Pro-Chinese Communist Party newspaper

Nan Chiau Jit Pao (南侨日报 (Lâm-kiâu Ji̍t-pò, Nánqiáo Rìbào); also known as the Nan Chiau Jit Pau), was a pro-Chinese Communist Party newspaper published in Singapore. Founded by Tan Kah Kee, it was an organ of the China Democratic League in Singapore. It was banned along with the Xian Dai Ri Bao in 1950.

==History==
The Nan Chiau Jit Pao was founded by prominent businessman Tan Kah Kee in November 1946 with a number of supporters for a capital of $500,000. Tan was a major shareholder of the paper, having invested $25,000 towards the paper's establishment. The paper became the organ of both the Singapore branch of the China Democratic League and Tan, which was against Chiang Kai-shek while supporting Mao Zedong. The newspaper was ranked as one of the three largest Chinese newspapers in Singapore, having a daily circulation of between 12,000 and 20,000.

An article published in the Nan Chiau Jit Pao on 21 July 1950 criticised the new emergency powers granted by the Malayan government which would allow authorities to close down newspapers which supported terrorists or opposed the actions taken by the United Nations in the Korean War. The newspaper launched a "peace campaign" on 8 September, asking its readers to sign a declaration to prohibit the use of the Atom Bomb as a weapon of aggression.

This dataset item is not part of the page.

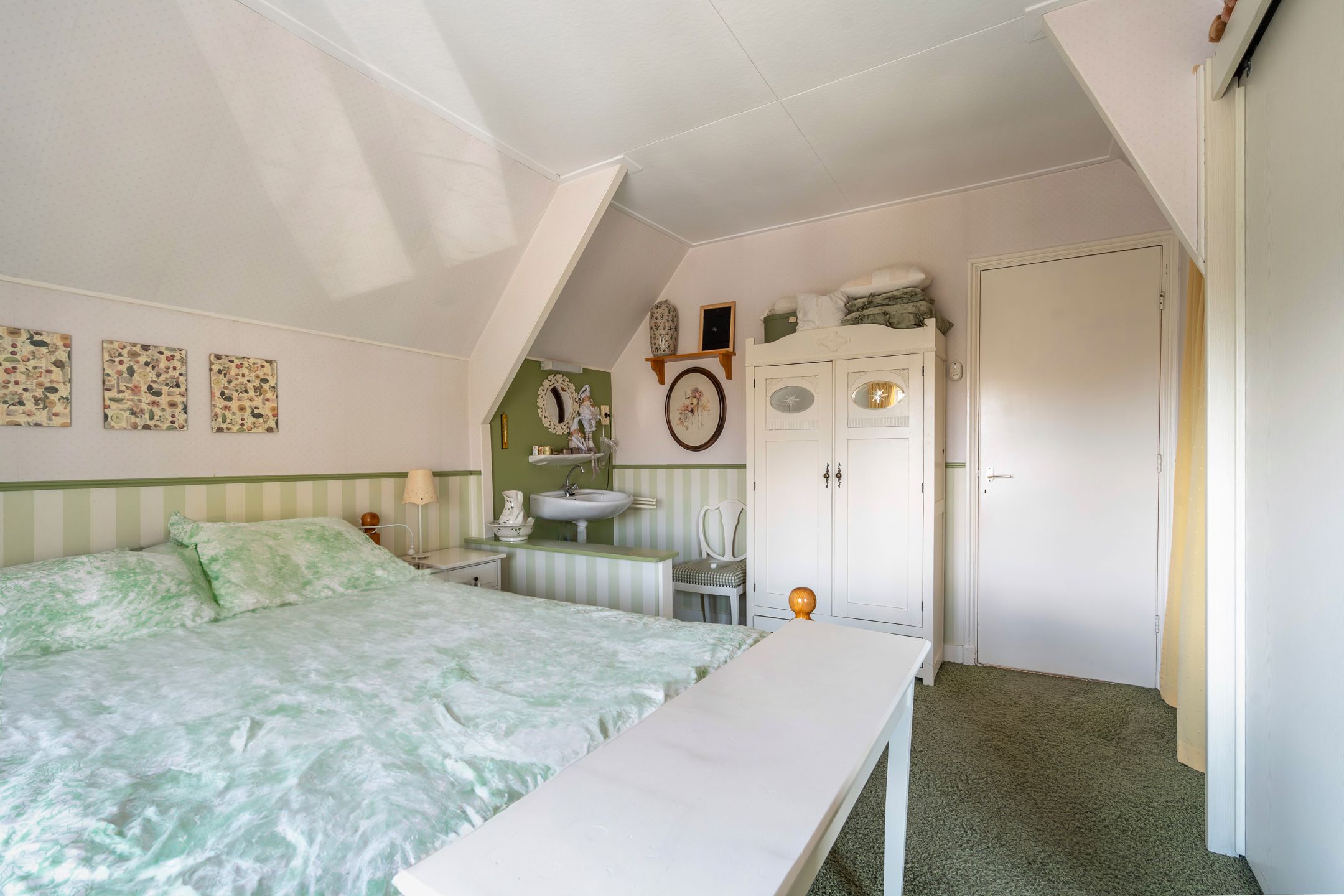 Foto 57 van Binnensingel 60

Both the Nan Chiau Jit Pao and the Xian Dai Ri Bao, also known as Morning Daily News, in Penang were banned by British authorities on 19 September 1950. The closing of the paper was made using the emergency powers granted to the government. By October 1950, out of the staff of the newspaper, nine were detained, with two of the nine being released later and the others receiving detention orders, and with one former staff of the newspaper being on the run.